───── DATA ROWS

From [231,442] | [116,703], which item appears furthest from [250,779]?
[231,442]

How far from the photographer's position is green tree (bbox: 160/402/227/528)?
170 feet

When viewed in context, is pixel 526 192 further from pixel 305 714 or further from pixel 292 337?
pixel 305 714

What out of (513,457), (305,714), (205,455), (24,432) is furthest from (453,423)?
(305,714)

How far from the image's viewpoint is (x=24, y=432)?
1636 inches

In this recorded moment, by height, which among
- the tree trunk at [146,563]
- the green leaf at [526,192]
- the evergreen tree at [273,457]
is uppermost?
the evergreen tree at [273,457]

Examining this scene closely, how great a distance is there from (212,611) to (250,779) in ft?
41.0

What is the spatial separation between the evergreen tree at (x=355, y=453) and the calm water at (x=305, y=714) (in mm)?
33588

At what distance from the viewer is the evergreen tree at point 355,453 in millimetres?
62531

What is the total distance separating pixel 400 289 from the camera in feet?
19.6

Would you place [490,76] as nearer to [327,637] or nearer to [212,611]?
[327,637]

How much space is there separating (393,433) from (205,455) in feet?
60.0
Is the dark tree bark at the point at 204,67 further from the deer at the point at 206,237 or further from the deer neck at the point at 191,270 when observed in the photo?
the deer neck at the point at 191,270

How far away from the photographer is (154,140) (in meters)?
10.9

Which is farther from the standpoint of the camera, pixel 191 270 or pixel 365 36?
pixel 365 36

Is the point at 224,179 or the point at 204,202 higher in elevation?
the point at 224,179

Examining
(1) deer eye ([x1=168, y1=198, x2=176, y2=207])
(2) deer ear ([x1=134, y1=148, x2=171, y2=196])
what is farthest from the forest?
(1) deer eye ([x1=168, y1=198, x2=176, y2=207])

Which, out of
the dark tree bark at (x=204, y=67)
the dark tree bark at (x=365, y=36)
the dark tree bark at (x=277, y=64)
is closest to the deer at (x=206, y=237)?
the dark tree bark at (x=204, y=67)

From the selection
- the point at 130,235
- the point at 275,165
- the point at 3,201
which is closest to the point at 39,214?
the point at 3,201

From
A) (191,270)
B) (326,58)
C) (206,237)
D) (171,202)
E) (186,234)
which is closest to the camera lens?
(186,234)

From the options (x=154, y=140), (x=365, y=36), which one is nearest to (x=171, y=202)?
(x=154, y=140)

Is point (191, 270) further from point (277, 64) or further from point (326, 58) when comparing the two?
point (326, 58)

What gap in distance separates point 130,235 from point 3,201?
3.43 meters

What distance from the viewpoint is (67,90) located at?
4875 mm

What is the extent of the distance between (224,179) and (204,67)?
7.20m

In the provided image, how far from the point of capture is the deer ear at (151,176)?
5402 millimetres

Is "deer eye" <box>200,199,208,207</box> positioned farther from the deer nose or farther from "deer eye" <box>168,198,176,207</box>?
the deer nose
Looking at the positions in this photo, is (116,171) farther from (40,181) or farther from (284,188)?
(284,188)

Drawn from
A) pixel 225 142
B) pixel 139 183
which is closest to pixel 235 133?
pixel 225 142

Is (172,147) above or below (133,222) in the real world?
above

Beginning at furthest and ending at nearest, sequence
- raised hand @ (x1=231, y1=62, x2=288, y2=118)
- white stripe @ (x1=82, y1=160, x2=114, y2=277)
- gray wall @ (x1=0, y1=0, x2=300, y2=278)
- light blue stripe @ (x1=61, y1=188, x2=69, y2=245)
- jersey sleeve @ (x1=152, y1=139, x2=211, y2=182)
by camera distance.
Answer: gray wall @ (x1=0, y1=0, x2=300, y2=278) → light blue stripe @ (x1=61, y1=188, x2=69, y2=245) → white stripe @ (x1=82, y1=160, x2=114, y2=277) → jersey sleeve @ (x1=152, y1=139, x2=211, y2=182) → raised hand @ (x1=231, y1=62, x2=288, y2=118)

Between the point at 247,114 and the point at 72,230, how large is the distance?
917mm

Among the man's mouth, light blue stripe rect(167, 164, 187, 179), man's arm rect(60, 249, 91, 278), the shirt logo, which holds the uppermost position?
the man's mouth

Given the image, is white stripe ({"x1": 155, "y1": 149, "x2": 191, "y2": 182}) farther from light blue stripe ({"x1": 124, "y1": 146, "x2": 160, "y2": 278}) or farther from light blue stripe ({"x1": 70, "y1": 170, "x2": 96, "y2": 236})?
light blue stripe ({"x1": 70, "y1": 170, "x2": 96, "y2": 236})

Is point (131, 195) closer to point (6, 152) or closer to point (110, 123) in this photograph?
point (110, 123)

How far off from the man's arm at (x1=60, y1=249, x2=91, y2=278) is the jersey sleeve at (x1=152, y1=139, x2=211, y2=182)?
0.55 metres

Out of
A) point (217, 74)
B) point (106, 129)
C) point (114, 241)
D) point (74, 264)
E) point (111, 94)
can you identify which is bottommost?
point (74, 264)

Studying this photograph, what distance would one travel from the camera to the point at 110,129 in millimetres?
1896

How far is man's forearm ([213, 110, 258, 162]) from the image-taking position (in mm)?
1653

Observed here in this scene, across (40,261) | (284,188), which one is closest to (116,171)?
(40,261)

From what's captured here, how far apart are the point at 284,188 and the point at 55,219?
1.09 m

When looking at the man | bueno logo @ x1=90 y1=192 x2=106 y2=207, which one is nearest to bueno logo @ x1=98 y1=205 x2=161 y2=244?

──────────

◆ SET TASK ◆
All entries shown above should be printed again exactly.

◆ ANSWER TO THE PROBLEM ◆
From [231,442] | [116,703], which item appears furthest from [250,779]?
[231,442]

How far from the photographer's position is green tree (bbox: 160/402/227/528)?
170 feet

When viewed in context, is pixel 526 192 further from pixel 305 714 or further from pixel 292 337?
pixel 305 714

What out of (513,457), (305,714), (205,455), (24,432) is furthest from (453,423)?
(305,714)

How far from the image's viewpoint is (x=24, y=432)?
1636 inches

In this recorded moment, by height, which among
- the tree trunk at [146,563]
- the green leaf at [526,192]
- the evergreen tree at [273,457]
is uppermost?
the evergreen tree at [273,457]

Examining this scene closely, how great a distance is there from (212,611) to (250,779) in ft?
41.0

What is the spatial separation between the evergreen tree at (x=355, y=453) and the calm water at (x=305, y=714) (in mm)?
33588

At what distance from the viewer is the evergreen tree at point 355,453 in millimetres?
62531

What is the total distance separating pixel 400 289 from the camera in feet?
19.6

Would you place [490,76] as nearer to [327,637] or nearer to [212,611]?
[327,637]

How much space is there separating (393,433) from (205,455) in feet?
60.0
Is the dark tree bark at the point at 204,67 further from the deer at the point at 206,237 or further from the deer neck at the point at 191,270 when observed in the photo?
the deer neck at the point at 191,270

How far away from the photographer is (154,140) (in meters)?
10.9

Which is farther from the standpoint of the camera, pixel 191 270 or pixel 365 36?
pixel 365 36

Is the point at 224,179 or the point at 204,202 higher in elevation?
the point at 224,179

Examining
(1) deer eye ([x1=168, y1=198, x2=176, y2=207])
(2) deer ear ([x1=134, y1=148, x2=171, y2=196])
what is farthest from the forest?
(1) deer eye ([x1=168, y1=198, x2=176, y2=207])

Which, out of
the dark tree bark at (x=204, y=67)
the dark tree bark at (x=365, y=36)
the dark tree bark at (x=277, y=64)
is closest to the deer at (x=206, y=237)?
the dark tree bark at (x=204, y=67)

From the selection
- the point at 130,235
- the point at 275,165
- the point at 3,201
which is closest to the point at 39,214?
the point at 3,201

From
A) (191,270)
B) (326,58)
C) (206,237)
D) (171,202)
E) (186,234)
which is closest to the camera lens?
(186,234)

From the options (x=154, y=140), (x=365, y=36), which one is nearest to (x=171, y=202)?
(x=154, y=140)

Is point (191, 270) further from point (277, 64) or further from point (326, 58) when comparing the two?
point (326, 58)

What gap in distance separates point 130,235 from point 3,201?
3.43 meters

What distance from the viewpoint is (67,90) located at?
4875 mm

What is the extent of the distance between (224,179) and (204,67)?
7.20m

In the provided image, how far from the point of capture is the deer ear at (151,176)?
5402 millimetres

Is "deer eye" <box>200,199,208,207</box> positioned farther from the deer nose or farther from "deer eye" <box>168,198,176,207</box>?
the deer nose
Looking at the positions in this photo, is (116,171) farther from (40,181) or farther from (284,188)?
(284,188)

Drawn from
A) pixel 225 142
B) pixel 139 183
which is closest to pixel 235 133?
pixel 225 142

Is (172,147) above or below (133,222) in the real world?
above

Beginning at furthest and ending at nearest, sequence
- raised hand @ (x1=231, y1=62, x2=288, y2=118)
- white stripe @ (x1=82, y1=160, x2=114, y2=277)
- gray wall @ (x1=0, y1=0, x2=300, y2=278)
- light blue stripe @ (x1=61, y1=188, x2=69, y2=245)
- jersey sleeve @ (x1=152, y1=139, x2=211, y2=182)
by camera distance.
Answer: gray wall @ (x1=0, y1=0, x2=300, y2=278) → light blue stripe @ (x1=61, y1=188, x2=69, y2=245) → white stripe @ (x1=82, y1=160, x2=114, y2=277) → jersey sleeve @ (x1=152, y1=139, x2=211, y2=182) → raised hand @ (x1=231, y1=62, x2=288, y2=118)

Between the point at 247,114 and the point at 72,230, how large is the distance?
917mm

Among the man's mouth, light blue stripe rect(167, 164, 187, 179), man's arm rect(60, 249, 91, 278), the shirt logo, which holds the uppermost position?
the man's mouth

Given the image, is white stripe ({"x1": 155, "y1": 149, "x2": 191, "y2": 182}) farther from light blue stripe ({"x1": 124, "y1": 146, "x2": 160, "y2": 278}) or farther from light blue stripe ({"x1": 70, "y1": 170, "x2": 96, "y2": 236})?
light blue stripe ({"x1": 70, "y1": 170, "x2": 96, "y2": 236})

Is point (131, 195) closer to point (6, 152) or closer to point (110, 123) in this photograph?
point (110, 123)

How far off from the man's arm at (x1=60, y1=249, x2=91, y2=278) is the jersey sleeve at (x1=152, y1=139, x2=211, y2=182)?
0.55 metres

Out of
A) point (217, 74)
B) point (106, 129)
C) point (114, 241)
D) point (74, 264)
E) point (111, 94)
can you identify which is bottommost?
point (74, 264)

Studying this photograph, what distance would one travel from the camera to the point at 110,129 in millimetres?
1896

How far is man's forearm ([213, 110, 258, 162]) from the image-taking position (in mm)?
1653

Observed here in this scene, across (40,261) | (284,188), which one is closest to (116,171)?
(40,261)

From what's captured here, how far apart are the point at 284,188 and the point at 55,219?
1.09 m

When looking at the man | bueno logo @ x1=90 y1=192 x2=106 y2=207, which one is nearest to bueno logo @ x1=98 y1=205 x2=161 y2=244?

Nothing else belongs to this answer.